O Senado está analisando um relatório preliminar para a atualização do Código Civil, que dedica um capítulo inteiro aos direitos dos animais, sugerindo uma nova perspectiva jurídica para eles. Segundo o relatório, os animais serão legalmente reconhecidos como seres capazes de sentir e possuir direitos. Esta proposta, elaborada por um grupo de juristas, será discutida em uma sessão temática no plenário do Senado na próxima quarta-feira (17).

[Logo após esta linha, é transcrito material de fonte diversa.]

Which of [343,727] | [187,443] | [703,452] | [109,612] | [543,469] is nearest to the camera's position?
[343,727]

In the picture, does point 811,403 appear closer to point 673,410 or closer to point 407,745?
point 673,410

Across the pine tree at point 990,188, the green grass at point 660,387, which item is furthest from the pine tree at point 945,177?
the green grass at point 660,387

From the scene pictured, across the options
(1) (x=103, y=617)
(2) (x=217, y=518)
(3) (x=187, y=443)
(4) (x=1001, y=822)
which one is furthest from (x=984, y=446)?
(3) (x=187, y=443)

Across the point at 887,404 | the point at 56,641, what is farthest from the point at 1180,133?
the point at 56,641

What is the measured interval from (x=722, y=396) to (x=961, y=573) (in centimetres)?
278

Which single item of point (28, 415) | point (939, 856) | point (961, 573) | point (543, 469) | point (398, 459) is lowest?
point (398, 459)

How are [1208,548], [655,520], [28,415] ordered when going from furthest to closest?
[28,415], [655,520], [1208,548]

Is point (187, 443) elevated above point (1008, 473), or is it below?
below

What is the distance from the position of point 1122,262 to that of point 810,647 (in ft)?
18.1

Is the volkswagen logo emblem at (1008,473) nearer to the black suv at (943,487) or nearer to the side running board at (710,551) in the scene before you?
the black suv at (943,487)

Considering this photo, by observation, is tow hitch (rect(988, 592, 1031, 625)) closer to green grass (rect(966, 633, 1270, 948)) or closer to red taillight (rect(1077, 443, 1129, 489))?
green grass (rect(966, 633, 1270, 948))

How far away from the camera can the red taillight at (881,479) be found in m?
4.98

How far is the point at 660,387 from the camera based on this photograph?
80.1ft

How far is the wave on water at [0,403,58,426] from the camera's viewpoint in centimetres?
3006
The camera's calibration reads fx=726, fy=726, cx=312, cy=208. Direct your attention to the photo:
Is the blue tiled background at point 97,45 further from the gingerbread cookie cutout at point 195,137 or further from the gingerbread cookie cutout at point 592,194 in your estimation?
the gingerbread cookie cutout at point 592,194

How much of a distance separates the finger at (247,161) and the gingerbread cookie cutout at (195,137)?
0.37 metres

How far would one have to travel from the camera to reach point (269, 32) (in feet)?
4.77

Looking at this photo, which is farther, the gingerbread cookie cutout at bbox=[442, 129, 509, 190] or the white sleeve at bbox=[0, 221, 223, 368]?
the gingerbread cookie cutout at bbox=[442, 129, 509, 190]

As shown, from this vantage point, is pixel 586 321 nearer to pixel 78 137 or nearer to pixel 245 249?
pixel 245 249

O Código Civil é a legislação que estabelece os direitos e deveres das pessoas no contexto civil, isto é, nas relações jurídicas que envolvem indivíduos na sociedade. Ele aborda temas como contratos, propriedade, família, sucessões, obrigações e responsabilidade civil, entre outros aspectos do direito privado. O Código Civil brasileiro foi instituído em 1916 e passou por várias reformas ao longo do tempo para se adaptar às mudanças sociais e jurídicas.
Atualmente, a lei considera os animais como bens móveis, ou seja, são tratados como objetos de propriedade, sem personalidade jurídica ou direitos próprios reconhecidos pela lei. No entanto, o capítulo do anteprojeto do novo Código Civil dedicado aos animais estabelece que eles devem ser considerados “seres vivos dotados de sensibilidade e passíveis de proteção jurídica”, e que a relação entre pessoas e animais pode levar a uma disputa pela tutela.
Durante o debate, o juiz federal Vicente de Paula Ataíde Junior, consultor para o tema dos direitos dos animais na Ajufe (Associação dos Juízes Federais do Brasil), apoiou a redação do artigo e destacou que a Constituição coloca o Brasil na vanguarda da defesa dos direitos dos animais. Para ele, essa visão deveria ser expandida no Código Civil.
Segundo informações do R7, o juiz afirmou que “é mais do que evidente que a reforma do Código Civil não pode ficar aquém dos progressos já registrados pelos códigos civis europeus, que há anos já afirmam: ou que animais não são coisas, ou que animais são seres vivos dotados de senciência ou sensibilidade”. Ele mencionou as leis estaduais que reconhecem os direitos dos animais, começando por Santa Catarina e seguido por Rio Grande do Sul, Minas Gerais, Espírito Santo, Goiás, Paraíba, Pernambuco, Roraima e Amazonas.
Ele completou dizendo que “não podemos perder esse acervo jurídico que vem se formando no âmbito da legislação estadual e municipal. Isso significa que a reforma quanto ao status jurídico dos animais, a reforma do Código Civil, não pode ser cosmética ou simbólica, mas deve significar um avanço efetivo na proteção jurídica dos animais pela sua adequada qualificação no ordenamento jurídico”.
Embora o texto represente um avanço nos direitos dos animais, essa nova previsão é apenas o começo em direção à proteção completa dos direitos dos animais. Isso porque, se o texto for aprovado, ainda será necessária a criação de uma lei para regulamentar o tratamento físico e ético adequado aos animais, como explica o jurista Iago Moura.
Ele detalha que “o caminho da proteção dos direitos dos animais continua a ser construído com o auxílio de uma legislação nacional de referência. Enquanto perdurar esse hiato normativo, serão aplicadas aos animais as disposições relativas aos bens, já constantes do Código Civil de 2002, desde que tais normas não sejam incompatíveis com a natureza e a sensibilidade dos animais, conforme preconiza o parágrafo terceiro do artigo 91-A”.
Ele completa dizendo que “tendo em vista que a normatização específica, via lei especial, ainda não é uma realidade, não é possível tirar conclusões sobre a dimensão em que as mudanças irão ocorrer. No entanto, o que se pode afirmar é que o novo Código revela, ainda que timidamente e não sem algum atraso, estar atento a uma tendência verificada internacionalmente, inclusive nos Tribunais, de reconhecimento da senciência dos animais como uma justa razão para que lhes sejam conferidos direitos específicos”.
O conteúdo do Novo Código Civil foi discutido por uma comissão especial de juristas, formada pelo presidente do Senado, Rodrigo Pacheco (PSD-MG), em agosto de 2023. O anteprojeto será posteriormente convertido em um projeto de lei, a ser debatido no Senado e na Câmara dos Deputados.